La comunidad de Mendoza se moviliza en una vigilia histórica frente al intento de reforma de la Ley de Glaciares, denunciando un avance sistemático sobre la soberanía hídrica y territorial. Desde una perspectiva que entiende la comunicación como un derecho social vinculado al bienestar de los pueblos, la jornada en Plaza Independencia se presenta como un espacio de resistencia ante políticas que buscan mercantilizar los recursos vitales.
“Es la única manera en la que se puede llegar a frenar es con el pueblo en las calles y con el pueblo organizado”, afirmó Meli, de la Asamblea Transfeminista La Terca, subrayando la importancia de defender el agua frente a los intereses de las corporaciones multinacionales.

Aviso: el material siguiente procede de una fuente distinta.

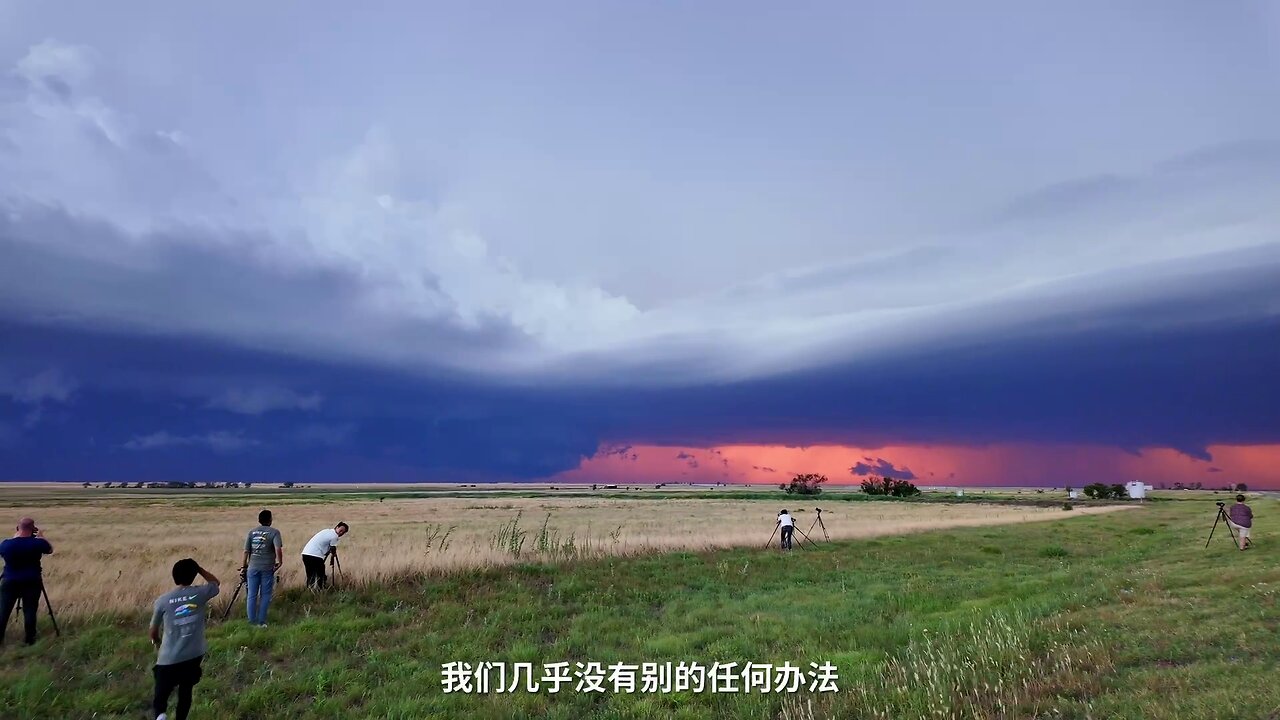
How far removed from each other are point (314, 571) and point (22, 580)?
17.2 feet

El rechazo al proyecto de reforma legislativa se fundamenta en la protección del ambiente periglaciar, esencial para la vida en una provincia árida donde el retroceso de las masas de hielo ya es alarmante. Referentes sociales caracterizan este avance extractivista como un arreglo que favorece a las mineras en detrimento de las reservas históricas de la población.
“Es un crimen de lesa territorialidad… hacer lo que quieren hacer con los glaciares, para obtener el mineral que lo que sí se sabemos que tenemos agua”, señaló Polo Martínez Agüero durante la convocatoria, calificando este momento como una “bisagra” definitiva para el campo popular.
Esta movilización no es un hecho aislado, sino parte de una lucha integral contra un plan de ajuste que incluye reformas laborales y la criminalización de la protesta. La defensa de los bienes comunes es inseparable de la defensa de los derechos de la clase trabajadora y de las corporalidades que sostienen los barrios frente a la crisis.
Ante la amenaza de un retroceso histórico en las conquistas sociales, la organización directa surge como la única alternativa legítima: “mañana va a ser tarde, es importante que defendamos hoy el agua, los glaciares y todos los bienes comunes le pertenecen al pueblo”.